▶ **Assignment**
Before printing, remove every picture; then print the lines below exactly, from the first line through the line containing "a small bedroom".

▶ **Entries provided**

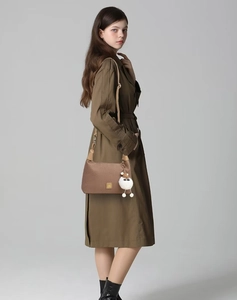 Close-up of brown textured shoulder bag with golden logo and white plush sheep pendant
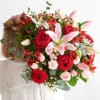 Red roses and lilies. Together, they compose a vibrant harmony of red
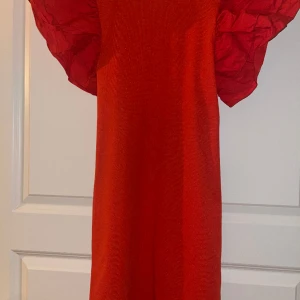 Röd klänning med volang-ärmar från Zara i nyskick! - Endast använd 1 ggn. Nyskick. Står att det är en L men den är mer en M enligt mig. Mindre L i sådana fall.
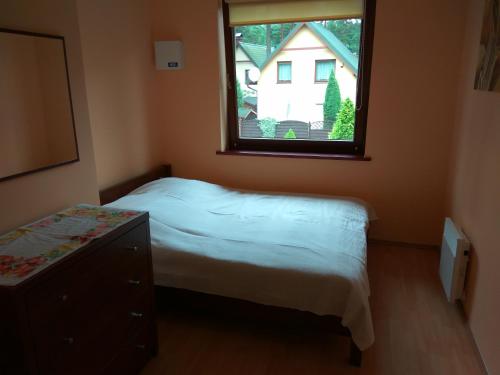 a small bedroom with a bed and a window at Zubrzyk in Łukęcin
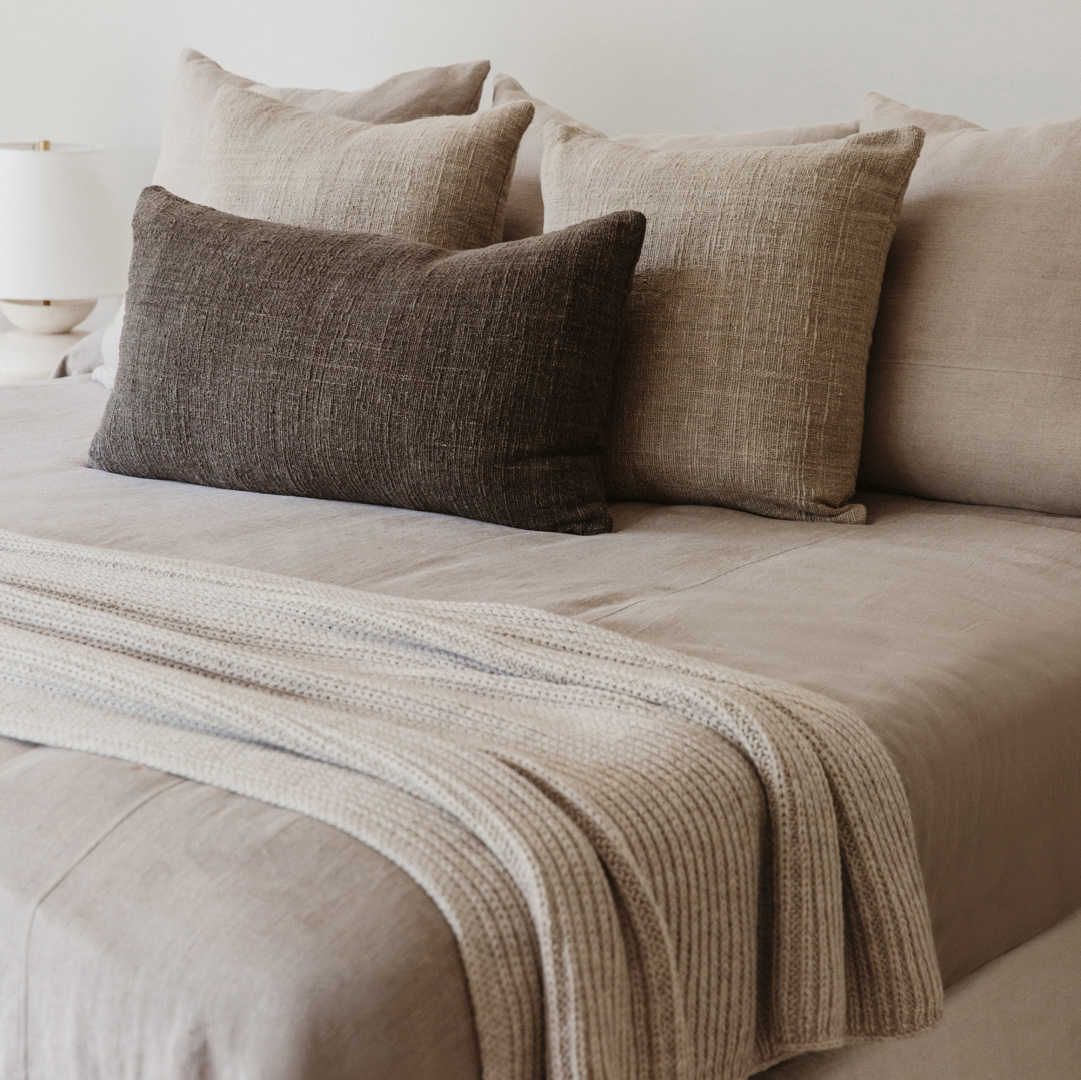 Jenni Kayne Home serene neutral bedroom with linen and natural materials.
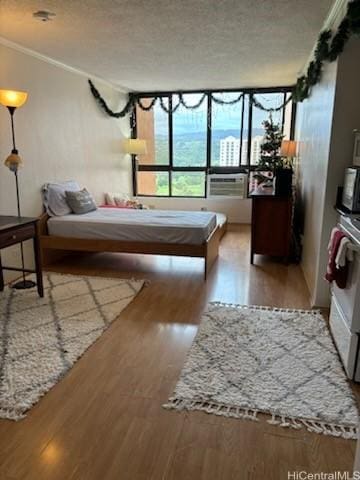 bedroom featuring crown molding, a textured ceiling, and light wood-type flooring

▶ **Solution to the problem**
 Close-up of brown textured shoulder bag with golden logo and white plush sheep pendant
 Red roses and lilies. Together, they compose a vibrant harmony of red
 Röd klänning med volang-ärmar från Zara i nyskick! - Endast använd 1 ggn. Nyskick. Står att det är en L men den är mer en M enligt mig. Mindre L i sådana fall.
 a small bedroom with a bed and a window at Zubrzyk in Łukęcin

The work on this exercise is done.